**EXERCISE A:** According to the blog post about Julia Gillard, when did the writer start to get interested in politics?
**EXERCISE B:** Pick up the blog post about Julia Gillard after its last sentence and keep writing.

**TEXT EXCERPT:**

Begin

We saw her twist the arms of the teachers federation and get MySchool into existence.
We saw her take a devastating election poll result and turn it into a government.
And now we saw her pave the way for the most fundamental infrastructure reform in decades.
We know her as Julia Gillard, PM. Others now her as ….
RETURNING SOON IN 2011
Today is the last question time of the year. It is bound to be a cracker. The Coalition, who had talked up the demise of the government that Julia Gillard managed to scramble together as flimsy and about to collapse at any moment, have so far been thwarted from turning this into a reality.
In the 17 days post the election it became clear that Julia Gillard and Tony Abbott have two distinctive styles of negotiating. In fact it became clear that Julia and Kevin Rudd had two distinctive styles as well.
Tony Abbott and Kevin Rudd seem to be from the old school.
When Kevin Rudd was in the midst of negotiating with the mining industry, he would have a talk with them and if it had not gone his way, he or a representative would appear in front of a camera and say things. This maybe words of peace or it maybe words of threat. It varied depending on the pressure at hand. I may be doing Kevin a disservice here as I really did not start to get interested in politics till around August this year. Most of it was a constant blur.
Tony Abbott’s style in the 17 days seemed to be the same as Kevin’s. Tony would have a talk with someone and if it did not appear as going in his favor he would use the media to try to beat up a wave of public pressure. We were subjected to hearing about phone calls from the devil and smear campaigns in the electorates of the independents for example.

End

(Dataset records)
Begin

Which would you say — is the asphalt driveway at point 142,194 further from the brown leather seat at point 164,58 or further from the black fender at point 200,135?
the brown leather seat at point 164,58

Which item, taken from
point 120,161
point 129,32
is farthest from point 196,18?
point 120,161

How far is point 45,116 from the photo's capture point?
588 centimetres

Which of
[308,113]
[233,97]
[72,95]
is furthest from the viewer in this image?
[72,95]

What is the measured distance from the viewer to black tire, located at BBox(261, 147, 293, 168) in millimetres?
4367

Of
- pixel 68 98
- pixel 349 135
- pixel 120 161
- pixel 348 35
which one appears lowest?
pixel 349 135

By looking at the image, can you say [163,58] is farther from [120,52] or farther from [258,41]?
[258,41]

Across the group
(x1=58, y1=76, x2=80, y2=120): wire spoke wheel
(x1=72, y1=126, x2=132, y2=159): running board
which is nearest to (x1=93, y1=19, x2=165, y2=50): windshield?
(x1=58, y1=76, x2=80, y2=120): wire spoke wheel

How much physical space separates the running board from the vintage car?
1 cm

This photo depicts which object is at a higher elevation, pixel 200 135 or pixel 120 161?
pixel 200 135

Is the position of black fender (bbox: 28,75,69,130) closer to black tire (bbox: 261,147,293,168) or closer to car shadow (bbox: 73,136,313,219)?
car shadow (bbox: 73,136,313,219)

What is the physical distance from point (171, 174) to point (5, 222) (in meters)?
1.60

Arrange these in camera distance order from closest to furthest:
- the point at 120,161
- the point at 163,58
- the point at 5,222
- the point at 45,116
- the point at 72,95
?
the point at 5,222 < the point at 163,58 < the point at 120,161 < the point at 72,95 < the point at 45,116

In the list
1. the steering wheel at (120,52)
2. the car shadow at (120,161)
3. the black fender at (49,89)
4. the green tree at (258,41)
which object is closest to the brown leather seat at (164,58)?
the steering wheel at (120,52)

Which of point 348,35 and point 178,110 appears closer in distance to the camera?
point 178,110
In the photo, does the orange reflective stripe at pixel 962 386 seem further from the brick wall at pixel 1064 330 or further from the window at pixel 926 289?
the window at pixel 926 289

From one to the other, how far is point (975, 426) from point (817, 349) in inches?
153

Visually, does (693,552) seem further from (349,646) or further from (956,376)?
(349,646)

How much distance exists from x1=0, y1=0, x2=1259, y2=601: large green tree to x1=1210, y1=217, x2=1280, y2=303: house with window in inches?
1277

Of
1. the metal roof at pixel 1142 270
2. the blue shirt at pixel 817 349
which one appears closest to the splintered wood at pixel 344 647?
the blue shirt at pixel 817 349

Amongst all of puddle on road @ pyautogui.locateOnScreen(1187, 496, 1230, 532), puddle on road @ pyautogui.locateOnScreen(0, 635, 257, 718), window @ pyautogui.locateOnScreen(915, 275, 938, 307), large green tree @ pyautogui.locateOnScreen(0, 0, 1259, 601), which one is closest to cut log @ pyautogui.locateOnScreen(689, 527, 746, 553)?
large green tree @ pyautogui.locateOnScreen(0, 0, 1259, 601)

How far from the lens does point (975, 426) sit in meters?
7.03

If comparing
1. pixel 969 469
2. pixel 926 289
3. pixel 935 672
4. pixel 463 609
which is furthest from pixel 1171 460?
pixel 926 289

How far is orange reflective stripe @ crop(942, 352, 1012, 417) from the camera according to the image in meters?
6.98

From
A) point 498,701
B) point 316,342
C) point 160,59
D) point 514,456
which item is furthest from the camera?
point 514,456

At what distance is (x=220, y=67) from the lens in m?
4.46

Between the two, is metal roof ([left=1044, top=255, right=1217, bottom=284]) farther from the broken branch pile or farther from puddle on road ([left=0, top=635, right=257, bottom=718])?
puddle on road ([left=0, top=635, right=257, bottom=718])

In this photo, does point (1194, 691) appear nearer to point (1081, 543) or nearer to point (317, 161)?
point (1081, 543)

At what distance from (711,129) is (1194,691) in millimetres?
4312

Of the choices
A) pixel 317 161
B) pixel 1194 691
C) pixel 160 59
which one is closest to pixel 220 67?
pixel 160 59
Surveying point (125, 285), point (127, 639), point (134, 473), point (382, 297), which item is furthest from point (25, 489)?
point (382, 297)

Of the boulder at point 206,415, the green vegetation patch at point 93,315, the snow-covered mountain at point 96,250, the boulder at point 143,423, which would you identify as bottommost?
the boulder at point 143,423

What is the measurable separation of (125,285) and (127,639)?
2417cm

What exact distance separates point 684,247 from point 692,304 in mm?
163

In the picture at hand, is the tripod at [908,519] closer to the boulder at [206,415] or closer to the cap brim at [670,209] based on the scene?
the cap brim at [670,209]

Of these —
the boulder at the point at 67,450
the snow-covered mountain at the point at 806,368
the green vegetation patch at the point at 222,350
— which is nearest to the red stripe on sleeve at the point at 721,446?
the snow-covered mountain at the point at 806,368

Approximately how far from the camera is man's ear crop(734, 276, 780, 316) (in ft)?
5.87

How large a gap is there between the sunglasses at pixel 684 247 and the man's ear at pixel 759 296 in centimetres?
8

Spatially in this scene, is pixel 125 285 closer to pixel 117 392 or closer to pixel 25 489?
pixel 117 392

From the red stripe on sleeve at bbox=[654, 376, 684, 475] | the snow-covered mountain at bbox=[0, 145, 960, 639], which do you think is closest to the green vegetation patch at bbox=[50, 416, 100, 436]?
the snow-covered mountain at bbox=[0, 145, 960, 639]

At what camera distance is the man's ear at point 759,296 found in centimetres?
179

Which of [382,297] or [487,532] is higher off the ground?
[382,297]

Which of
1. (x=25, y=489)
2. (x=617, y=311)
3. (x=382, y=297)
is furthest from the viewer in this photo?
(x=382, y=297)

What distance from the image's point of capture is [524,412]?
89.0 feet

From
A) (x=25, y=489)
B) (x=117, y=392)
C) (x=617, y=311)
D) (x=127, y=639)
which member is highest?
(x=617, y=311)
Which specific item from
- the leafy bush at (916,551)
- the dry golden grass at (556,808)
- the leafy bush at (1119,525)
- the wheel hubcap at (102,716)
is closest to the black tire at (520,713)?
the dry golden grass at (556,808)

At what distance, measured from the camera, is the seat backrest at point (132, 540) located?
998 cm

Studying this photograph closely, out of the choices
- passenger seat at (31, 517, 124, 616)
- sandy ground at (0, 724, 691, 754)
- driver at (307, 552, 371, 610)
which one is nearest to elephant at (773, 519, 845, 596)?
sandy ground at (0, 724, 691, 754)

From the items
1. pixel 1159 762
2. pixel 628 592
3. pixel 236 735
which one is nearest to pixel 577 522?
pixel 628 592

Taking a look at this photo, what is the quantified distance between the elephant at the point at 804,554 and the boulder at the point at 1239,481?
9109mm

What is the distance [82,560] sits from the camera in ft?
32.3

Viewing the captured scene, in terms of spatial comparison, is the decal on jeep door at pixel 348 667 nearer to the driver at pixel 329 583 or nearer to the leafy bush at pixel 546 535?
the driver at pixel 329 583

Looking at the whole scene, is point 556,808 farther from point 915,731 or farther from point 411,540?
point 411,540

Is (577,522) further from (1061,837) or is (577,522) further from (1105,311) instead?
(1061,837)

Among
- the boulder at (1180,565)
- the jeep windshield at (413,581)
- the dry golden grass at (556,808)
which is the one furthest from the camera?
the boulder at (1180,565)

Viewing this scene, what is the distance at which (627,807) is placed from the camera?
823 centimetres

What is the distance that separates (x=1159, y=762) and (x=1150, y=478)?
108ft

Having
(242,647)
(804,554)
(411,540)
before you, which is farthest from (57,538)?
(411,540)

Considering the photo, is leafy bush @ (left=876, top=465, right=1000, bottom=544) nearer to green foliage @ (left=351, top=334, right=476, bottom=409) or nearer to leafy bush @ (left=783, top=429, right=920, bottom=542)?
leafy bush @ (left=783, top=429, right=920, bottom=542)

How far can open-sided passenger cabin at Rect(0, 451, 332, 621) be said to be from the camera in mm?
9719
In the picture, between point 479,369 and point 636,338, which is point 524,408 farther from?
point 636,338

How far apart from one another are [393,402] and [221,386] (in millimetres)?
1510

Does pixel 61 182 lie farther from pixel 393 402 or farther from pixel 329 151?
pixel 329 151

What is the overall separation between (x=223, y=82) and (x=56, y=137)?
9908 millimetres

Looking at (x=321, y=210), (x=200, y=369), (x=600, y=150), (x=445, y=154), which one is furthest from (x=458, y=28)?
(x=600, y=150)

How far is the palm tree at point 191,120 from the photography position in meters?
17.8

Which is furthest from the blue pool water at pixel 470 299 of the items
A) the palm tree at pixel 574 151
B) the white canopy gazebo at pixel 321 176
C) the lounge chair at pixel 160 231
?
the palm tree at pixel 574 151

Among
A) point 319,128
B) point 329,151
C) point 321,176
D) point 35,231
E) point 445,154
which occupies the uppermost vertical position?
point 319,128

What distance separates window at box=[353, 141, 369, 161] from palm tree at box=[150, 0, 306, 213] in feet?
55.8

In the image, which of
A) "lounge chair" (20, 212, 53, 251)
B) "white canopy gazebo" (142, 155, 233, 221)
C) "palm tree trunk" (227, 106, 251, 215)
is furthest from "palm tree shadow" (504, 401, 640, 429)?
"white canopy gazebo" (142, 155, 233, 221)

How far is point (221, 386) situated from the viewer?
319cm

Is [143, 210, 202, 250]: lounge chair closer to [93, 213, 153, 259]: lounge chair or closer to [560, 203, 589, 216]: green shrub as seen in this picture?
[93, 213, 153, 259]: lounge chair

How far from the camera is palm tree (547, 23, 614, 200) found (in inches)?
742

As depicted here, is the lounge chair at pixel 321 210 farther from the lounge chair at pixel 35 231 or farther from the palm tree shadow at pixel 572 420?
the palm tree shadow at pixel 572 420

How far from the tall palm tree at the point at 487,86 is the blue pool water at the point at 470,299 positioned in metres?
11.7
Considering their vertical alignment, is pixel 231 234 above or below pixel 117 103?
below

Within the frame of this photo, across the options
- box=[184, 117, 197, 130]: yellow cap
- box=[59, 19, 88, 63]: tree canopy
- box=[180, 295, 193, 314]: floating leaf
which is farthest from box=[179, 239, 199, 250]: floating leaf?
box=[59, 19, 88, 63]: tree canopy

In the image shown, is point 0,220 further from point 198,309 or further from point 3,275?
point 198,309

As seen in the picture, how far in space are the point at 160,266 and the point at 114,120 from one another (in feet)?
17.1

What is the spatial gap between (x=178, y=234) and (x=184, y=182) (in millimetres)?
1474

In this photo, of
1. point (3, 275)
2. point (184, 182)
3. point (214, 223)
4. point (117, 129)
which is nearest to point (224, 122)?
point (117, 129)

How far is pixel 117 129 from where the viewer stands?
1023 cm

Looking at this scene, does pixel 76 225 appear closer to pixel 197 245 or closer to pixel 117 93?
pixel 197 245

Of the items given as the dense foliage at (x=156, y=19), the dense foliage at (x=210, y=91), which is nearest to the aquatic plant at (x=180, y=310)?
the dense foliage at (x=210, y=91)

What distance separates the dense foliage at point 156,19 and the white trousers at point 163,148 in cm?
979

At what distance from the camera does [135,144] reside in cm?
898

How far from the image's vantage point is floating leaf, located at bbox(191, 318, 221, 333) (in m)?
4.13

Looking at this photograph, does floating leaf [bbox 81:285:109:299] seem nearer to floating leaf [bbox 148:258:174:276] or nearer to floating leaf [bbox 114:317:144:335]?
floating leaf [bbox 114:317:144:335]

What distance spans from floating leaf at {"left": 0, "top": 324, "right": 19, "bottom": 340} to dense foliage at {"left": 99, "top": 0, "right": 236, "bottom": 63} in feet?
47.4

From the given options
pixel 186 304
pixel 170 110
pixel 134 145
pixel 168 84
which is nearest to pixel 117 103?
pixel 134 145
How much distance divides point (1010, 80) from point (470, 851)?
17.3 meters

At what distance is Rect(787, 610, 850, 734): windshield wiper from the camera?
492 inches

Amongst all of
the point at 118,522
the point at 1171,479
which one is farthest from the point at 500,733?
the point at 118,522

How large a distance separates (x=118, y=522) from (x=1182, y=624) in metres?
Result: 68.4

End

**EXPECTED OUTPUT A:** Around August of that year.

**EXPECTED OUTPUT B:**
Julia Gillard on the other hand seems to be in a completely different box. Again, I was not interested prior to August so I missed what she was doing with the Teachers Federation in regards to MySchool. But I took keen interest in those 17 days post the election. Julia did NOT at any stage appear to use the media to whip up a public frenzy. She barely discussed anything about the negotiations other than to say they were ongoing when she was asked.
She seemed to also be able to keep this type of style within the ranks of her colleagues. I really do not recall any ALP MP come out and criticize any of the key players, whereas within the L-NP, several talking heads came out to comment on ramifications if the independents decided to back Labor.
It did not really crystallise for me till this current campaign re the NBN. Despite the comments and pressure from the L-NP and despite Senator Nick Xenophon’s daily if not hourly use of the media, Julia kept her remarks to herself. The only times she spoke out was in parliament itself and it was usually to take a swipe at the coalition. She never made it a war of words in the media with either Steve Fielding or Nick Xenophon.
A lot is being made by the coalition calling the release of the summary, a condition of the arrangement made with Senator Xenophon as some kind of back down. THE AUSTRALIAN has also taken up this stance, but then again, I am repeating myself.
Some other commentators have asked why the summary was not released earlier etc. Looking at the released document, I asked myself that too. But then I had to put things into some form of timeline here.
Last week, when Julia Gillard returned from the G20/APEC meetings, she had a spring in her step. Something was up. And that something was the business plan. The week also marked several bills that were bought to a vote on the Thursday of that week. It was obvious that these bills and the efforts to get them through was the governments priority. They did not fail.
She then got onto another plane and flew away to Portugal. She was on the ground for 18 hours and in the air for 55 it was reported. She returned to the ranks to hear about 7 year and 3 year and 2 week confidentiality agreements in the papers and on TV. She worked quietly and methodically. She first got a deal with the greens in the senate and then turned her attentions to the independents. Steven Fielding avoided the media. Nick Xenophon made daily contact.
On Tuesday night, the PM met with Nick Xenophon. And then the winds of politics changed. Nick Xenophon first called this a back down and then he corrected that by saying it was a compromise. What really perked up my ears was he basically gave the credit to the PM while at the same time also praising the negotiations between Stephen Conroy and Penny Wong. But for the PM, Nick had found new respect.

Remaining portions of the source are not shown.